Last king of Pergamon from 138 to 133 BC

Attalus III (Ἄτταλος Γ΄) Philometor Euergetes (c. 170 BC – 133 BC) was the last Attalid king of Pergamon, ruling from 138 BC to 133 BC.

==Biography==
Attalus III was the son of king Eumenes II and his queen Stratonice of Pergamon, and he was the nephew of Attalus II, whom he succeeded. "Philometor Euergetes" means "Loving-his-Mother, Benefactor" in Greek; he was so-called because of his close relationship with his mother Stratonice. He is the likely addressee of a fragmentary hymn by the poet Nicander which celebrates his heritage.

According to Livy, Attalus III had little interest in ruling Pergamon, devoting his time to studying medicine, botany, gardening, and other pursuits. He had no male children or heirs of his own, and in his will he left his kingdom to the Roman Republic, believing that if he did not then Rome would take the kingdom anyway and this way would avoid bloodshed. Tiberius Gracchus requested that the treasury of Pergamon be opened up to the Roman public to pay for his land reform, but the Senate refused this.

Exercise tasks –
(1) According to the piece on Attalus III, to whom did he leave his kingdom in his will?
(2) Write the next part of the piece on Attalus III, starting right after its last sentence.
The items after this piece on Attalus III were gathered from a separate source.

Collected data entries –
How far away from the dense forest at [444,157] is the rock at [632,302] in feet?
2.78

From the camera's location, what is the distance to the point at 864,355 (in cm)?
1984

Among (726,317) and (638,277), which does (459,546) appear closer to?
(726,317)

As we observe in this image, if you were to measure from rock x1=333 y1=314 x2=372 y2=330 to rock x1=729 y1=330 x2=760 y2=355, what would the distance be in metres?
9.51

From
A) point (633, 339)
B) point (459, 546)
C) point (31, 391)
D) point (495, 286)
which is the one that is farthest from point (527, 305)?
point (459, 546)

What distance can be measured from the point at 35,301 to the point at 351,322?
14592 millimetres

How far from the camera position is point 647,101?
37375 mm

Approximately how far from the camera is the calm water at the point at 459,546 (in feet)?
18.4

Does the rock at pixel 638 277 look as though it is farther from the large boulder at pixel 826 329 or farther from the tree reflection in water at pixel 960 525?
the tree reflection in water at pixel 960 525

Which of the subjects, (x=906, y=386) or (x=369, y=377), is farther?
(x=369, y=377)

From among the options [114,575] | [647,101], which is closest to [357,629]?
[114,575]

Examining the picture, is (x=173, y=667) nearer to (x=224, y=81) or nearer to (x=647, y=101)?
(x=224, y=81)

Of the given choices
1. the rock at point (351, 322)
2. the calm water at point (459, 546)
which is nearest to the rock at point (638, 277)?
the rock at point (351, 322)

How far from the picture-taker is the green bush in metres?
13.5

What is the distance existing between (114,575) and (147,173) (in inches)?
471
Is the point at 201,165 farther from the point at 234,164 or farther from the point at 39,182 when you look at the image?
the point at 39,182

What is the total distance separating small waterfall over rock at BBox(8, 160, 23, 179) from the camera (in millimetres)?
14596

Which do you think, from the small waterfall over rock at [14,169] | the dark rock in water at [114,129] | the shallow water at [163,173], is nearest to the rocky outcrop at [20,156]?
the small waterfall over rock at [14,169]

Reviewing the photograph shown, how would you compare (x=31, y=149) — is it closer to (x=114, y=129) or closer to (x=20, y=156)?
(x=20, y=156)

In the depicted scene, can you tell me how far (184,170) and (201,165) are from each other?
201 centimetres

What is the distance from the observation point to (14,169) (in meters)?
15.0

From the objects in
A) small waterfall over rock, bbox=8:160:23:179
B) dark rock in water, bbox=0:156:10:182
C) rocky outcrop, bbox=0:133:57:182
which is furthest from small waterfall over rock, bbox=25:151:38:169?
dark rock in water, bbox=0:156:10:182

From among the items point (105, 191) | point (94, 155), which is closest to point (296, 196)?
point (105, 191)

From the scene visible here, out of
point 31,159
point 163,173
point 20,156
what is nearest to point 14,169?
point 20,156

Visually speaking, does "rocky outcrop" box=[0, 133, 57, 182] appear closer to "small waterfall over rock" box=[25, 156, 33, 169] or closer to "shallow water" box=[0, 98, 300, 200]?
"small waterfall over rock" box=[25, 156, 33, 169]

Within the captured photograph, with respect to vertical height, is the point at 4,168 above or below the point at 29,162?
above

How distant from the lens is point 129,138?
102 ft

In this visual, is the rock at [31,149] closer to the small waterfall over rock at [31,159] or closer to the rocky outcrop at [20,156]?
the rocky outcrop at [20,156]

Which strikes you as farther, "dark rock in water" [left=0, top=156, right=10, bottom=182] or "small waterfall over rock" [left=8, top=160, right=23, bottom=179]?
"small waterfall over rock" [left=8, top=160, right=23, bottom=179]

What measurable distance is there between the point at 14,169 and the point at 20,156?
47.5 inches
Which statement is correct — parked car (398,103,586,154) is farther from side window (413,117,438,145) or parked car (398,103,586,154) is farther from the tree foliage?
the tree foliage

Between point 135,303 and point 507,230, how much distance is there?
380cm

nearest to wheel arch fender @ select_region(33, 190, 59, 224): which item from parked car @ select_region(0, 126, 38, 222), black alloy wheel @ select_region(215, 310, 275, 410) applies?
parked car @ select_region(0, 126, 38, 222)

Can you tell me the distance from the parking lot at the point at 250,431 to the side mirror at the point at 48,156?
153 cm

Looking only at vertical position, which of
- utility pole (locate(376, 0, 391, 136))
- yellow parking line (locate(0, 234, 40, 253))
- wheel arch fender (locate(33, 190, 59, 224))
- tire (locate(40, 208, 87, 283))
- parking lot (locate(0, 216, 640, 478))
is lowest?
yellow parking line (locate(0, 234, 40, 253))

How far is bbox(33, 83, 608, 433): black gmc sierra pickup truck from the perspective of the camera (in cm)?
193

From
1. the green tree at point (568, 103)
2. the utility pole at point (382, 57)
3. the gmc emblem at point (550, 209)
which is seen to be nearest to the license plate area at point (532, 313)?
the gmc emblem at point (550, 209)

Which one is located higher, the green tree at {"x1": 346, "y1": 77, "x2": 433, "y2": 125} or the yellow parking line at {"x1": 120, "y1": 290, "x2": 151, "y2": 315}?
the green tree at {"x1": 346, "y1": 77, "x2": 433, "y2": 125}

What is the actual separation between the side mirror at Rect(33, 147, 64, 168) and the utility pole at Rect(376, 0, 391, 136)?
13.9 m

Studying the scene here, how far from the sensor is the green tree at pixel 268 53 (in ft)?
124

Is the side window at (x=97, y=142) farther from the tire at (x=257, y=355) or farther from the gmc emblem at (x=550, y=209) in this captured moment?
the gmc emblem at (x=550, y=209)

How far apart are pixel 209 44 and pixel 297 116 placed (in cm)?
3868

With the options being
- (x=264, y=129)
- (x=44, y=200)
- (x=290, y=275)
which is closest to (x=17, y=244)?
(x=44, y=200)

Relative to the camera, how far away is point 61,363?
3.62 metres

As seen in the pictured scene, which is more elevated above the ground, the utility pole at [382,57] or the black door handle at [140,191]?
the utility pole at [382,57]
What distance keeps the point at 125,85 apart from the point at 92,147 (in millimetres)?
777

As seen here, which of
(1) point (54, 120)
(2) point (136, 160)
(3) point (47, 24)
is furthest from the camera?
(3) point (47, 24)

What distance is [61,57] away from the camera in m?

Results –
(1) The Roman Republic.

(2)
Not everyone in Pergamon accepted Rome's rule. In 131 BC Aristonicus, who claimed to be Attalus' brother as well as the son of Eumenes II, an earlier king, led a popular uprising with the help of the Roman philosopher Blossius. He ruled as Eumenes III. The revolt was put down in 129 BC, and Pergamon was divided among Rome, Pontus, and Cappadocia.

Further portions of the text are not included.